XL Video On Musical Of War Of The Worlds

XL Video supplied video equipment and crew for the sold-out arena tour of the musical version of War Of The Worlds, created by maestro Jeff Wayne. The show features musicians on stage– a 48-piece string orchestra, a 10-piece electric band–that support the actors who bring H.G. Well’s novel to life. The show has received great reviews for its staging and projection visuals.

The tour, run by Steve Nolan’s Chromatic Productions Ltd, featured a front projected 80’ wide by 15’ high screen using eight Barco ELM R18 projectors, relaying two hours of high-resolution CGI narrative visuals, created by Media Station.

A massive Martian Fighting Machine (MFM) set piece is used in the show.
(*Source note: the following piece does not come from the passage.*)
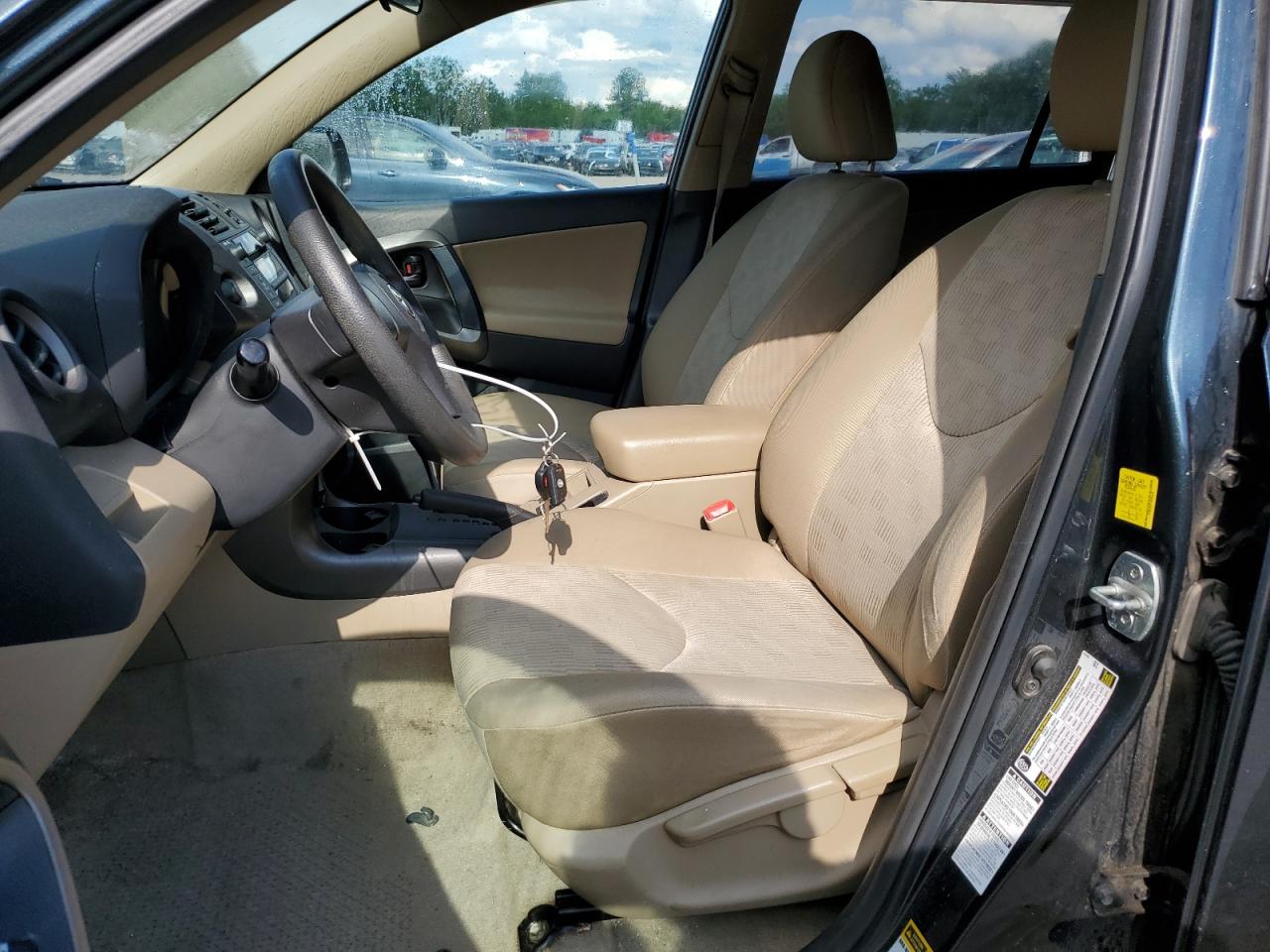 2010 Toyota Rav4 VIN: 2T3BF4DV7AW065834 Lot: 59555125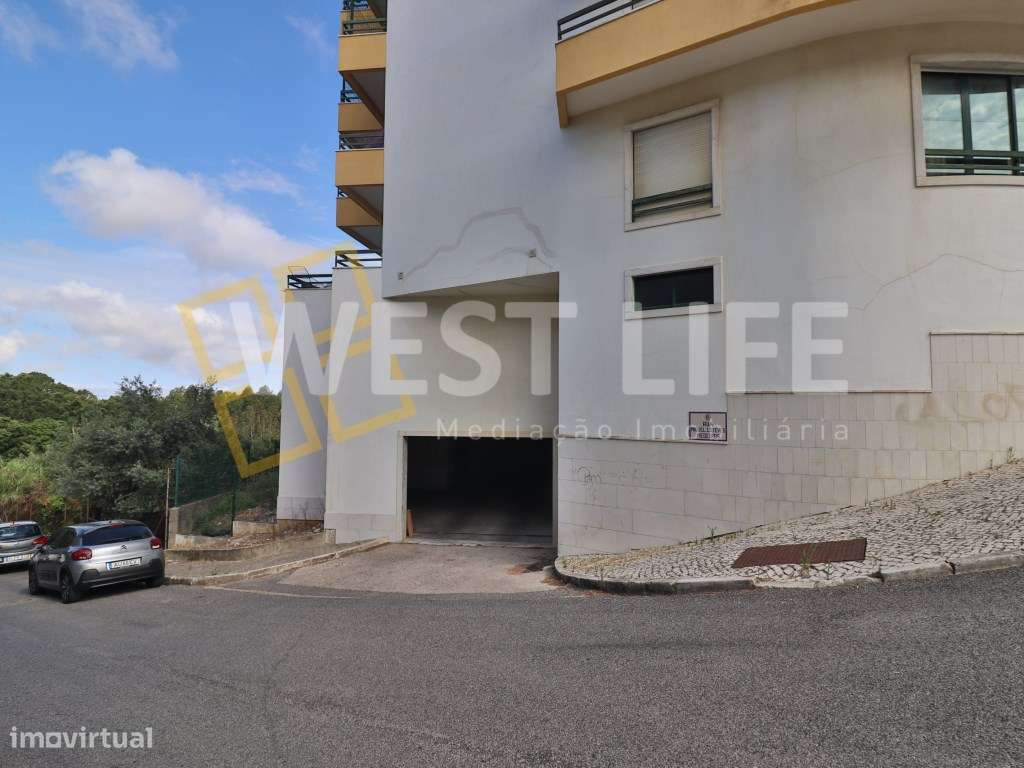 Garagem de 33 m² | Ideal para Arrumos ou Armazém | Mafra-13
Stage right featured a 10’ three-dimensional head, onto which custom-made video animation of narrator Richard Burton was projected.

“It was a great privilege and pleasure to be involved with this hugely popular and ambitious tour,” says Paul Wood, project manager for XL.

It took XL’s Dicky Burford as chief engineer, video director Nick Fry, a team of three engineer/projectionists, and two cameramen to realize the visions of both Jeff Wayne and production designer Jonathan Park.

All playback visuals–including the narration–were stored on four two-channel Grass Valley Turbo IDDR hard drives (two pairs run live, plus back up devices) and synchronized to the audio track via SMPTE timecode. Overall show control was run by Barco Events Manager control system.

The R18 projectors were rigged onto their own trusses, and head projectionist Clarke Anderson undertook the precise daily line-up.

Director Nick Fry directed and overlaid playback visuals onto the narrative footage. He cut the mix using one of XL’s Digital Production Units with a Sony DFS700 vision mixer, and this was mapped onto the large screen using one of XL’s four output channel Barco Folsom Encore systems, overseen by Burford.

Fry worked with two Sony D50 cameras in the pit, and concentrated on weaving footage of the five principals into the screen action using a maximum of two ‘windows’ at any one time on the main screen. “The brief was to look unlike standard IMAG,” says Fry, who enjoyed the challenge enormously.

The Martian Fighting Machine and the Richard Burton head were made by Steel Monkey, with the head projected onto by two of XL’s Barco ELM G10’s, located at the FOH position. Burton had recorded the audio for the album but was not filmed reciting the words, and unfortunately died shortly before this was he had a chance to record visuals as well. Media Station skilfully merged a similar pair of real talking lips onto Burton’s face, making it appear to be him relaying the story on the giant head.

This element tricked many audience members into thinking it was produced by some sort of holographic magic rather then a simple video projection.

XL also supplied a Catalyst DL1 moving head fixture with camera capabilities, mounted onto the underbelly of the “MFM”, which was used at particular moments to create the ‘Martian’s eye view’ by scanning the audience, with its output then fed into the video mix.